# eye water



## Privyprowlerz (Jan 16, 2016)

*well, I finally broke down and bought this beauty. this bottle 
has been on my list for decades. we do a lot of digging in the 
area, and I've never even dug a broken one. 

I have it in the tumbler now buffing it up a bit. 
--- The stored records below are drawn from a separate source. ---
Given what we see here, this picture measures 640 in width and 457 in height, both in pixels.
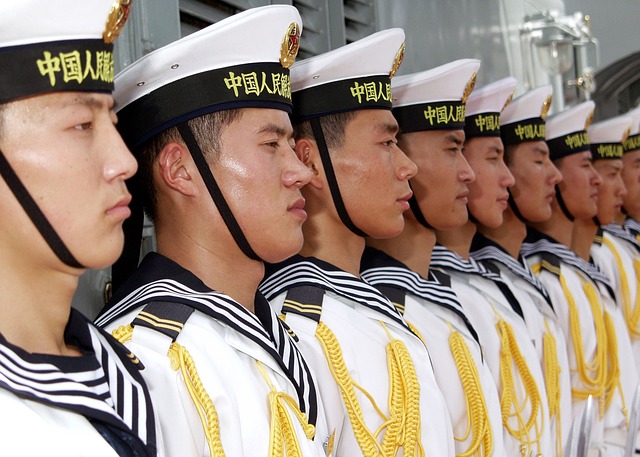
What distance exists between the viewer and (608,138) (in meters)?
4.20

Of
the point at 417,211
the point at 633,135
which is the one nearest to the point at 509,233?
the point at 417,211

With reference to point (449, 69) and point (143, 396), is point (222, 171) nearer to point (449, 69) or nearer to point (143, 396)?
point (143, 396)

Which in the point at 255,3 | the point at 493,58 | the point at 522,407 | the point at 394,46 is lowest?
the point at 522,407

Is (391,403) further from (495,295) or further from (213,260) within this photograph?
(495,295)

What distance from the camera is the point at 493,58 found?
4.67 metres

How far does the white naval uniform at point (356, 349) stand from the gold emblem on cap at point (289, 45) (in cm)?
48

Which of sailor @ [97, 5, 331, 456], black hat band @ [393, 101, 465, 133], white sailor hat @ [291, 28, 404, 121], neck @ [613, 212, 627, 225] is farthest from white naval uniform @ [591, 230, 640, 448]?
sailor @ [97, 5, 331, 456]

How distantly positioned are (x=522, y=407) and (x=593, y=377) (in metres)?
0.79

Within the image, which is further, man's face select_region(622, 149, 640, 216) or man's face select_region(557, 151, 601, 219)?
man's face select_region(622, 149, 640, 216)

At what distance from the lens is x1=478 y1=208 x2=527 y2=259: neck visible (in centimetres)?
325

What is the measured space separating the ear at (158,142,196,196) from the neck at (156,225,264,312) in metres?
0.09

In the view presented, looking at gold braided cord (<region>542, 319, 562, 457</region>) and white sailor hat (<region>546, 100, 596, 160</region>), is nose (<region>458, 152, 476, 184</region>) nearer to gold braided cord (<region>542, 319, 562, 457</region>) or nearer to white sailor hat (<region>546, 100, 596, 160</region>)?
gold braided cord (<region>542, 319, 562, 457</region>)

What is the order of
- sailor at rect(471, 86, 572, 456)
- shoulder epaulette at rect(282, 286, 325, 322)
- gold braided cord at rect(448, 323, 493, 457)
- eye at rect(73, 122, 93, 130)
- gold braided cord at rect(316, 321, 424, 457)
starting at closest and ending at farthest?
eye at rect(73, 122, 93, 130), gold braided cord at rect(316, 321, 424, 457), shoulder epaulette at rect(282, 286, 325, 322), gold braided cord at rect(448, 323, 493, 457), sailor at rect(471, 86, 572, 456)

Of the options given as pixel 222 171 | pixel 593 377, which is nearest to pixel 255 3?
pixel 222 171
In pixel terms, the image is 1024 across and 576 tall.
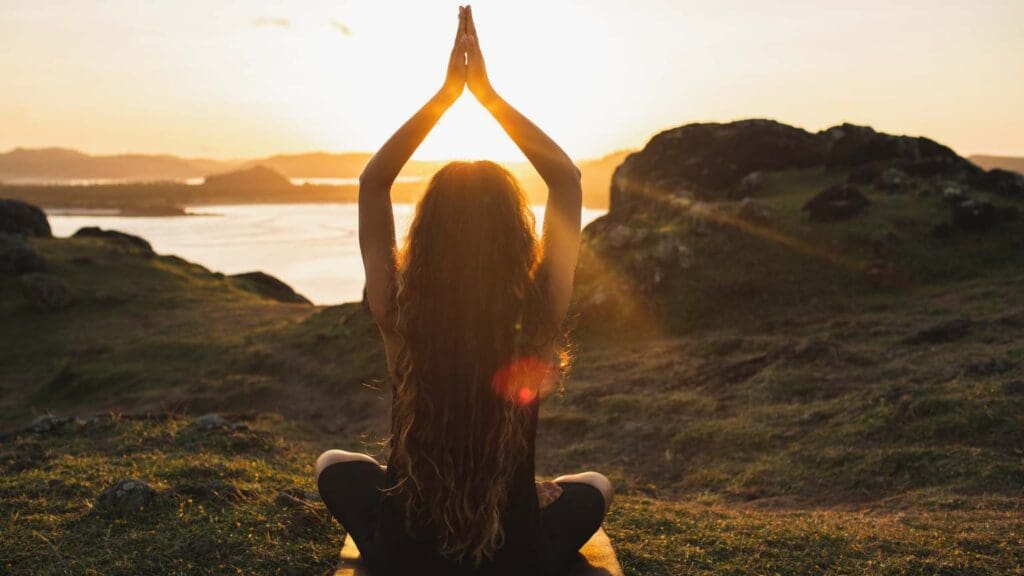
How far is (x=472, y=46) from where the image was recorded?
3.95 m

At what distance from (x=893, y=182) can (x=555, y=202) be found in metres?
18.5

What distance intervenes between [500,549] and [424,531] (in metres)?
0.39

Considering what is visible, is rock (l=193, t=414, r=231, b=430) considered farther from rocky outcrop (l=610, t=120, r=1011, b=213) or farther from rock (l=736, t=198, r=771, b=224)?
rocky outcrop (l=610, t=120, r=1011, b=213)

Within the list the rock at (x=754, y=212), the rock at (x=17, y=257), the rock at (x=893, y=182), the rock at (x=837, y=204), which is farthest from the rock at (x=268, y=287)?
the rock at (x=893, y=182)

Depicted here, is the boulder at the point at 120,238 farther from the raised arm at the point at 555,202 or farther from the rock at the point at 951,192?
the raised arm at the point at 555,202

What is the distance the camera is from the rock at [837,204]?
687 inches

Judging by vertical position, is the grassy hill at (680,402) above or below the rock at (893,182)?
below

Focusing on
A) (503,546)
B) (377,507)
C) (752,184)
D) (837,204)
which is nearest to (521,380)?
(503,546)

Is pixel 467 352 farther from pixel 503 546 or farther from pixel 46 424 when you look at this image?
pixel 46 424

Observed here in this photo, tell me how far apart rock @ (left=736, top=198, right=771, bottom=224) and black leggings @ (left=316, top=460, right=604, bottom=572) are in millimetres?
14772

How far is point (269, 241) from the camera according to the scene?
192ft

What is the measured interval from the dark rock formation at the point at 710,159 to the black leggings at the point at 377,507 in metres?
19.1

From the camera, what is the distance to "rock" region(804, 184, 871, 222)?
17453 millimetres

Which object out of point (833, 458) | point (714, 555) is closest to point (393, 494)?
point (714, 555)
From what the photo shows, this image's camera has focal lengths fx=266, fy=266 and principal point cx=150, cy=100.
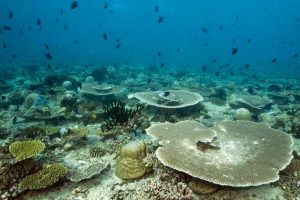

will share a few pics later.

Jim *


----------



## Privyprowlerz (Jan 16, 2016)

There, that's better. don't want anyone getting a crink in their neck.......


----------



## andy volkerts (Jan 17, 2016)

Wow that's pretty rare!! from a town that has even changed its name, Love it, I got a Switchback cough cure from a digger from  Pennsy on e-bay that's pretty rare too.......Andy


----------



## anj2006 (Jan 17, 2016)

Thats a nice addition!  Thats going to look good on the shelf.


----------



## anj2006 (Jan 17, 2016)

I would like to get one of them!!


----------



## Privyprowlerz (Jan 18, 2016)

*the new eye water bottle came 
out of the tumbler last night. 
really nice. 

Jim *


----------



## anj2006 (Jan 18, 2016)

That came out beautiful!  Real nice!!!


----------



## Goodman (Jan 18, 2016)

Beautiful bottle !


----------